PROBLEM TO WORK ON:
Please convert every line of the items below into a numbered list, leaving out any blank lines.

INPUT ROWS:
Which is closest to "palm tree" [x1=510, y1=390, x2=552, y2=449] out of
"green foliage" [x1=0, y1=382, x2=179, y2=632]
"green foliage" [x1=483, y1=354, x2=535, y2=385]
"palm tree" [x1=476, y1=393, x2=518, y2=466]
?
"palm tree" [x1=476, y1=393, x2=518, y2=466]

ANSWER BELOW:
1. Which is closest to "palm tree" [x1=510, y1=390, x2=552, y2=449] out of
2. "green foliage" [x1=0, y1=382, x2=179, y2=632]
3. "green foliage" [x1=483, y1=354, x2=535, y2=385]
4. "palm tree" [x1=476, y1=393, x2=518, y2=466]
5. ?
6. "palm tree" [x1=476, y1=393, x2=518, y2=466]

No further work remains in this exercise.